PZU i PFR nieco ponad rok temu (8 grudnia) ogłosiły, że przejmą za 10,6 mld zł od UniCreditu odpowiednio 20 proc. i 12,8 proc. akcji Pekao. Transakcja została sfinalizowana pół roku później i od 7 czerwca pakiet kontrolny w tym drugim co do wielkości banku w Polsce jest w rękach polskich instytucji. Na razie jednak zwrot z tej inwestycji jest przeciętny.
Dywidenda była wysoka
Ogłoszenie przejęcia poprzedziły spadki notowań, bo doniesienia o możliwej transakcji nasiliły się na początku 2016 r. W grudniu kurs był już mocno zdołowany i w dniu ogłoszenia był na poziomie 116 zł, najniższym od ponad czterech lat. Ustalono, że PZU i PFR w czerwcu zapłacą 123 zł za akcję. Obecnie kurs akcji Pekao wynosi 128,6 zł, co oznacza, że od momentu ogłoszenia transakcji kurs banku urósł o 10,9 proc., zaś od jej przeprowadzenia o 4,6 proc.

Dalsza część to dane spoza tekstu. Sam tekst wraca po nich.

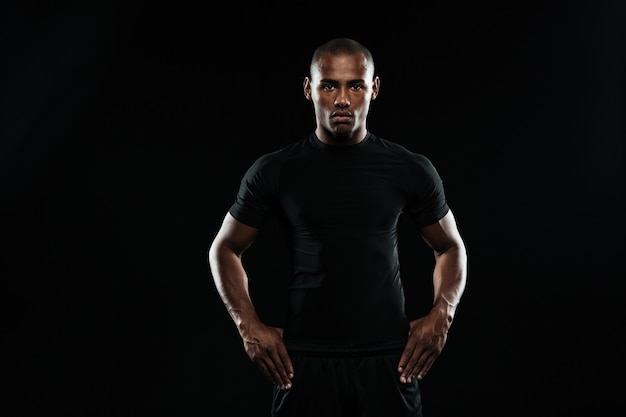 Homem sério de esportes afro-americanos com os braços nos quadris, olhando para a câmera Foto gratuita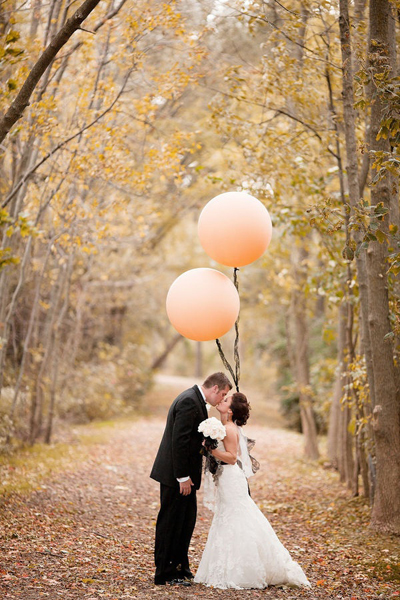 bride and groom with a balloon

Do tego należy dodać wypłaconą przez Pekao dywidendę w wysokości 8,7 zł na akcję, co podnosi zwrot z tej inwestycji odpowiednio do 18 proc. i 12 proc.
Słabość notowań Pekao rzuca się w oczy szczególnie w porównaniu z indeksem WIG-banki. Ten pierwszy od dołka z listopada 2016 r. zyskał już 47 proc., zaś Pekao zyskało „tylko" 19 proc. (uwzględnia wypłaconą dywidendę). W efekcie pierwszy raz od wielu lat Pekao notowany jest z dyskontem już nie tylko do innych największych banków (PKO BP, BZ WBK), do których wcześniej zwykle wyceniany był z premią, ale nawet do całego sektora. Biorąc pod uwagę średnią prognoz na 2018 r., bank notowany jest ze wskaźnikiem C/Z na poziomie 13,8, czyli nieco mniej niż średnia dla indeksu WIG-banki wynosząca 14,2 (wskaźnik ten w PKO BP wynosi 14,9, zaś w BZ WBK 14,3). Pod względem C/WK bank jest wciąż nieco wyżej wyceniany niż sektor (odpowiednio 1,40 i 1,32), ale niżej niż najdroższe banki w sektorze, czyli ING BSK i BZ WBK (odpowiednio 1,95 i 1,53).
– Przyczyną względnej słabości notowań Pekao jest to, że nie wiadomo w którą stronę bank pójdzie – czy będzie łączyć się z Aliorem (a może nawet z PKO BP, choć w ten scenariusz rynek pewnie mniej wierzy), czy też postawi na samodzielny wzrost. Nie wiadomo więc czy zarząd skupi się na realizacji ambitnych celów ze strategii i co będzie z dywidendą. Być może plany te zastąpi łączenie, do którego rynek raczej nie jest przekonany – mówi Andrzej Powierża, analityk DM Citi Handlowego.